The other part is that, for the amount of adaptability you might want to have in it, it's going to need to be really big, data structure-wise. (not size of data structure, the data structure itself will need to be huge and probably complex).
Pertaining to your idea though, here's what I told my sister. If you feel passionate enough about it, go for it. But you can't go into it thinking "I'm gonna make a billion dollars and be the next Bill Gates.". Go into it because *you* want it and *you* feel its useful and *you* would use it everyday. You're building this for you first and foremost and, if it happens to have enough wiggle room in some of the decision and design aspect to be appealing to someone else, then you can make some concessions for other people. Because then, even if it never takes off, it'll make *your* life easier/better and your job more enjoyable. And, in the end, that's what programming is really for. Automation through logical task reduction to make tasks easier/better.

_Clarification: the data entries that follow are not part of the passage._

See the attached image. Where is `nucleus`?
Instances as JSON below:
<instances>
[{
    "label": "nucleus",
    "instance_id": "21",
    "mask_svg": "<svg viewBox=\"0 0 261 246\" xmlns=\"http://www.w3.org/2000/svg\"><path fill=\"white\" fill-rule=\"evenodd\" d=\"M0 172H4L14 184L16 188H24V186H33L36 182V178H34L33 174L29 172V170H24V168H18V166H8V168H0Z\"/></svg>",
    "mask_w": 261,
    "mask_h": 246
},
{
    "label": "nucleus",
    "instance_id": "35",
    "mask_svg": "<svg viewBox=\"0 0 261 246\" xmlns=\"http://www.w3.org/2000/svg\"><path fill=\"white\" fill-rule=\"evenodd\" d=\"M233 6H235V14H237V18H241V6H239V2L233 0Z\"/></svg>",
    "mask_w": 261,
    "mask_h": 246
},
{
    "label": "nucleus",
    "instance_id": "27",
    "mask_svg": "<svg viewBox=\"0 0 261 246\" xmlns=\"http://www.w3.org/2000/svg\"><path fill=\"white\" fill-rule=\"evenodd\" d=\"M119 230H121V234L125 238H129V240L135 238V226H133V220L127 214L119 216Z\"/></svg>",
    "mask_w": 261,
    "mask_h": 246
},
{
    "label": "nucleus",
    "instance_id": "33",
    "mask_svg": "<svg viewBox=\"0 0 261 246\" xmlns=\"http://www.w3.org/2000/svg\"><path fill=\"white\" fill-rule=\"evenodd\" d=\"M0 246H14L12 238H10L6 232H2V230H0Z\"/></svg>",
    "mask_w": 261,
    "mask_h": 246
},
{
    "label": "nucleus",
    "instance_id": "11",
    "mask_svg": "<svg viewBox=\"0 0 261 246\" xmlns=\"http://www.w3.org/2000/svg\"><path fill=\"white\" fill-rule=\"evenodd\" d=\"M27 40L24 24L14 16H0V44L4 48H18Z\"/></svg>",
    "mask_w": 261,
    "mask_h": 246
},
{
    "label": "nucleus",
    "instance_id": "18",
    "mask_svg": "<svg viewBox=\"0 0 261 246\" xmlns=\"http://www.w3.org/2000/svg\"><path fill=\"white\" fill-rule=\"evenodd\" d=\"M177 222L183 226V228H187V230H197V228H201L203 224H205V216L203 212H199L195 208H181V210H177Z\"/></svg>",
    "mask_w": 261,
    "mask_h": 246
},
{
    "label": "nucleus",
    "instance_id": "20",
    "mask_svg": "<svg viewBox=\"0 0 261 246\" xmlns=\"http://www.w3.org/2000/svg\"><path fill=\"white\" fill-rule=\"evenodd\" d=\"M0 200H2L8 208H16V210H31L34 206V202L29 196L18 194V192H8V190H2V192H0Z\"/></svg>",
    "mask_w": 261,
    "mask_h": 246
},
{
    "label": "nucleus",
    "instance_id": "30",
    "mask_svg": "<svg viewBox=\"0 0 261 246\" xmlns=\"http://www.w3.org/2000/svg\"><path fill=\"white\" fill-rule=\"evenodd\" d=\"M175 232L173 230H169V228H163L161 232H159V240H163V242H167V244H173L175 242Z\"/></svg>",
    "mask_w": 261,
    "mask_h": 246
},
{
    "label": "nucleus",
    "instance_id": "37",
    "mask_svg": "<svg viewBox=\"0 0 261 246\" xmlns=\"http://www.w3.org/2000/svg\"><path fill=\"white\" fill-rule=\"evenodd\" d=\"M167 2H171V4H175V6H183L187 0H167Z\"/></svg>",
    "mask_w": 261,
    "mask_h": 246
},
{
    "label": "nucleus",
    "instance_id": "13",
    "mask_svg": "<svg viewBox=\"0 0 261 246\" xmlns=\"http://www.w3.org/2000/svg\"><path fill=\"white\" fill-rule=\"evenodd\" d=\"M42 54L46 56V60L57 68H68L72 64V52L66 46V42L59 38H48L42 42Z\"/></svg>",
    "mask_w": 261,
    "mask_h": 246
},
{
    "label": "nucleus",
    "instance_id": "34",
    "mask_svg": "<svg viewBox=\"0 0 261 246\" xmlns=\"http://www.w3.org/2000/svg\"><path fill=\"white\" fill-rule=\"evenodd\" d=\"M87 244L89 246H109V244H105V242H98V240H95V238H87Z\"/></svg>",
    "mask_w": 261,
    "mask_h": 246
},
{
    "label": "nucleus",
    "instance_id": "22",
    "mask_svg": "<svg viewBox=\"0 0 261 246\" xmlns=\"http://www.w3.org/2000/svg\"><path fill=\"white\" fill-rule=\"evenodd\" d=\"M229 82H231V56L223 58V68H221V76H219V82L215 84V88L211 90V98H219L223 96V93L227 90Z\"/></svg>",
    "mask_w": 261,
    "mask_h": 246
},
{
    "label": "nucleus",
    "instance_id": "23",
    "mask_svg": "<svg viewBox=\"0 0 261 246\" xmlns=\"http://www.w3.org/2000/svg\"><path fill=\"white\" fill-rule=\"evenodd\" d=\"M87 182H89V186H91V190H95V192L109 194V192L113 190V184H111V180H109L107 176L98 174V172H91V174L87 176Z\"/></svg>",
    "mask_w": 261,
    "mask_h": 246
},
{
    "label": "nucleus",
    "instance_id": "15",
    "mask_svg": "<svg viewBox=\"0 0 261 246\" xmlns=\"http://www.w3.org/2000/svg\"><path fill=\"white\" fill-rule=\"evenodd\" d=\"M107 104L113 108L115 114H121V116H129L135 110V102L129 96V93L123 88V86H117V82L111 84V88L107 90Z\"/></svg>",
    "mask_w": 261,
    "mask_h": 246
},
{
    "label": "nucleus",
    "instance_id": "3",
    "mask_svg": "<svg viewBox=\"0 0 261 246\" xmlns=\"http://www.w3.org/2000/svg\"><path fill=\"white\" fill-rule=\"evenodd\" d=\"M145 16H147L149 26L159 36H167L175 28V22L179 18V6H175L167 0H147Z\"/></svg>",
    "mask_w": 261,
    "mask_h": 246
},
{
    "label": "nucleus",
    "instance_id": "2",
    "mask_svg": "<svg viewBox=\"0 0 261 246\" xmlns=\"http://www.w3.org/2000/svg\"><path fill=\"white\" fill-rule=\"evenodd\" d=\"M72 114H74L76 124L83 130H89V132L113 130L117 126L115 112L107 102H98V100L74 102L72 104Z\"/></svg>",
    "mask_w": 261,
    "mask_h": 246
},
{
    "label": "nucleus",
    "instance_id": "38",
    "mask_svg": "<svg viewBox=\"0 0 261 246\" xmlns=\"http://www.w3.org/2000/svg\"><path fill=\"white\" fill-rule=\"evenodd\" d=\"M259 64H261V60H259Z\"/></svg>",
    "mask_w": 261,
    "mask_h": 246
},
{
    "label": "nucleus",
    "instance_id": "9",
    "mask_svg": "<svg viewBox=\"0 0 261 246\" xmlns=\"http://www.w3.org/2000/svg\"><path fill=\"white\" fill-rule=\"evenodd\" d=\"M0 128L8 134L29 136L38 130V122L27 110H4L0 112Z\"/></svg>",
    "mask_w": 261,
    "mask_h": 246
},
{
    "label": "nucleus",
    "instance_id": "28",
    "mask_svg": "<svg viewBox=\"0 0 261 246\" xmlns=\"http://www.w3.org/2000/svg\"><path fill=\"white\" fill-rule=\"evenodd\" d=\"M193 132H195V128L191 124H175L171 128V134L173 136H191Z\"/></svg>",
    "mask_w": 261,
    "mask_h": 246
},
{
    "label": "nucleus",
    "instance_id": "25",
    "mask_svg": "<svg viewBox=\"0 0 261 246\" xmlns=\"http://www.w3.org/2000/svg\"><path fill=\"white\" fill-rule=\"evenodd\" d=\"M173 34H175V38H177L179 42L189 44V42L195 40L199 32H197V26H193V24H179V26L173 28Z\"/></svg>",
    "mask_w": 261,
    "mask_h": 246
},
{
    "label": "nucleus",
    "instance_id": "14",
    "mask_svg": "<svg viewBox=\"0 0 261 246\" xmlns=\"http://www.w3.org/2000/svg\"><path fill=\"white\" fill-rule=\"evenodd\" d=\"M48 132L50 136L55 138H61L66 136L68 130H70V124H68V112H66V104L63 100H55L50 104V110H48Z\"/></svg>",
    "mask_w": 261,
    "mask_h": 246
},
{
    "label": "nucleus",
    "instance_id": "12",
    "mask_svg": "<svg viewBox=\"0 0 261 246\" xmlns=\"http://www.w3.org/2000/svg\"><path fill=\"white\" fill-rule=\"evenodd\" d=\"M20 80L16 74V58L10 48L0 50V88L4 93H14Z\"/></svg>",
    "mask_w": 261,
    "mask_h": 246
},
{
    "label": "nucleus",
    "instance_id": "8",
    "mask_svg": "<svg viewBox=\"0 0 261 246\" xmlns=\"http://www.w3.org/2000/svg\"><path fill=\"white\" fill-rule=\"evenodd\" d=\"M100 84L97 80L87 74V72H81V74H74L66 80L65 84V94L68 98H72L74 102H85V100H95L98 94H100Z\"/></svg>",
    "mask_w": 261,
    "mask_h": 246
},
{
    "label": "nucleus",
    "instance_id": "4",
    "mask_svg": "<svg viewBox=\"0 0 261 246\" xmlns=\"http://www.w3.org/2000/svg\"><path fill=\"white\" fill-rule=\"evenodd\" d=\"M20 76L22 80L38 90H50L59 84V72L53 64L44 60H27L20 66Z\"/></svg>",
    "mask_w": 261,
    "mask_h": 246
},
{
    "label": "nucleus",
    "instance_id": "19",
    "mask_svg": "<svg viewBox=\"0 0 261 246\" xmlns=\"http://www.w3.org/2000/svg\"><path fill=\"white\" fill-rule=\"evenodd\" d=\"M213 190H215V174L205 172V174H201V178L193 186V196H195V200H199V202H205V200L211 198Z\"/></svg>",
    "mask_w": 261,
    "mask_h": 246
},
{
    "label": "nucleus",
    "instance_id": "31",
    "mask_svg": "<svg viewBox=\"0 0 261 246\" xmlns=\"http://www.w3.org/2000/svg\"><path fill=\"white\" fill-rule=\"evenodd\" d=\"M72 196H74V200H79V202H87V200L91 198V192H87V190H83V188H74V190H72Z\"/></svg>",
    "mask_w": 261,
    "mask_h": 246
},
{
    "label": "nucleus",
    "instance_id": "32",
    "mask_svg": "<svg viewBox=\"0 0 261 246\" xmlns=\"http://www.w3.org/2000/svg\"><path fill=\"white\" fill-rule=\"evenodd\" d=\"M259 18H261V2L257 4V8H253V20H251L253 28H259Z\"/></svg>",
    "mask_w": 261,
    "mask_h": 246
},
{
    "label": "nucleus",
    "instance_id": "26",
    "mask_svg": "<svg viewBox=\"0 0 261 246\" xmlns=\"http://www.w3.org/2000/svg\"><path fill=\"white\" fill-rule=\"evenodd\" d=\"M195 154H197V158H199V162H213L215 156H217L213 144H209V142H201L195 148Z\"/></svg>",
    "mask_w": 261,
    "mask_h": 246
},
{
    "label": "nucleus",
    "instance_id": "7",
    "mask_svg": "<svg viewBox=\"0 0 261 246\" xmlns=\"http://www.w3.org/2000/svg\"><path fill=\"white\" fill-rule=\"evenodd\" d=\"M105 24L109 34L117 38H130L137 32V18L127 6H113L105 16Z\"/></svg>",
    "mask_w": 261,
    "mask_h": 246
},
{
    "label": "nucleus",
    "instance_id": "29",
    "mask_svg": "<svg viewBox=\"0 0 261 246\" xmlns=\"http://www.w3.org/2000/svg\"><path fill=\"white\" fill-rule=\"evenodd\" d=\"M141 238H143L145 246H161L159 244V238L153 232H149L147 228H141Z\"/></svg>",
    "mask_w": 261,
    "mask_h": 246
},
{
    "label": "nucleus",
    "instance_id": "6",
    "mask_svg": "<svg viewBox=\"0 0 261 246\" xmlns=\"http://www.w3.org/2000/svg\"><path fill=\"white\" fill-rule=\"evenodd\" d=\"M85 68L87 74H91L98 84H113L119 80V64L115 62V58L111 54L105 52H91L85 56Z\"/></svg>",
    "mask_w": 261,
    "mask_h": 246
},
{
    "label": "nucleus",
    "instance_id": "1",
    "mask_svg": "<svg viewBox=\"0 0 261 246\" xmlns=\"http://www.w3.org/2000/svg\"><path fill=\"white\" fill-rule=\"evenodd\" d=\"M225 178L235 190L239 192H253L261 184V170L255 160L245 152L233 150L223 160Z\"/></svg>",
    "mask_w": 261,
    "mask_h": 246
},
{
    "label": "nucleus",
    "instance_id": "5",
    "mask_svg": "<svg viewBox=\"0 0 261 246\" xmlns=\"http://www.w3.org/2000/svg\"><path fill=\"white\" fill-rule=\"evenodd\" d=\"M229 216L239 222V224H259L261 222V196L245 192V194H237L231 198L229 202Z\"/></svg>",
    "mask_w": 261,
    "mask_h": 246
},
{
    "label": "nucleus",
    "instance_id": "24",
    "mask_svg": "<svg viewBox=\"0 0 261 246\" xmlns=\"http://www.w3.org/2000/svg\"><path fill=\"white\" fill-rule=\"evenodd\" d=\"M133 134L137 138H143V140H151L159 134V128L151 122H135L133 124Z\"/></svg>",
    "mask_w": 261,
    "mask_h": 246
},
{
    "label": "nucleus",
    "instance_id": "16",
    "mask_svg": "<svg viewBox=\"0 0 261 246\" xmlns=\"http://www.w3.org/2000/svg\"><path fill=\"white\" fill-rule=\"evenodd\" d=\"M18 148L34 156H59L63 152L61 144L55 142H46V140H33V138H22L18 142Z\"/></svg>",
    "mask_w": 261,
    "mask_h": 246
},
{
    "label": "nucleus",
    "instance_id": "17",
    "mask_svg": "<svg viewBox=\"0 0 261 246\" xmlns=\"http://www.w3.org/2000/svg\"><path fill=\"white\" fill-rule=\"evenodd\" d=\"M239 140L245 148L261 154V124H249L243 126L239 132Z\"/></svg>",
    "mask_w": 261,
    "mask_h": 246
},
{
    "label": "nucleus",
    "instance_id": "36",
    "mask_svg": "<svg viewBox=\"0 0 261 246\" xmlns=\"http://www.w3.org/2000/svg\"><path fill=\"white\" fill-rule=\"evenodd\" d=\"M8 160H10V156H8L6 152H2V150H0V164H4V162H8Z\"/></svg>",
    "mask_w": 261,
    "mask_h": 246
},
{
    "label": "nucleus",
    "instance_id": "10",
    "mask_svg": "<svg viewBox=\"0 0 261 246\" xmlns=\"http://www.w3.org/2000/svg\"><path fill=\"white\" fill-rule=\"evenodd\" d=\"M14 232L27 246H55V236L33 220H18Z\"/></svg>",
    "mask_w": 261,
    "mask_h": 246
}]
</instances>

For your idea, if you want to do some of the inital leg work yourself, reading up on database schemas on relational databases. Particularly data normalization, foreign key relations and the one-to-many and many-to-many relations between tables. Depending on the abstractness, I would also look into noSQL DB's like mongodb. Since, most likely, you won't need consistency in your tables (the word "consistency" means different things in database than it does in plain English) as much, a non-structured enforced database like noSQLs and mongodb might be a better fit than relational databases. But the cost is just that, it's not structured and, hence, can be hard to guarantee a query will have completeness in its results.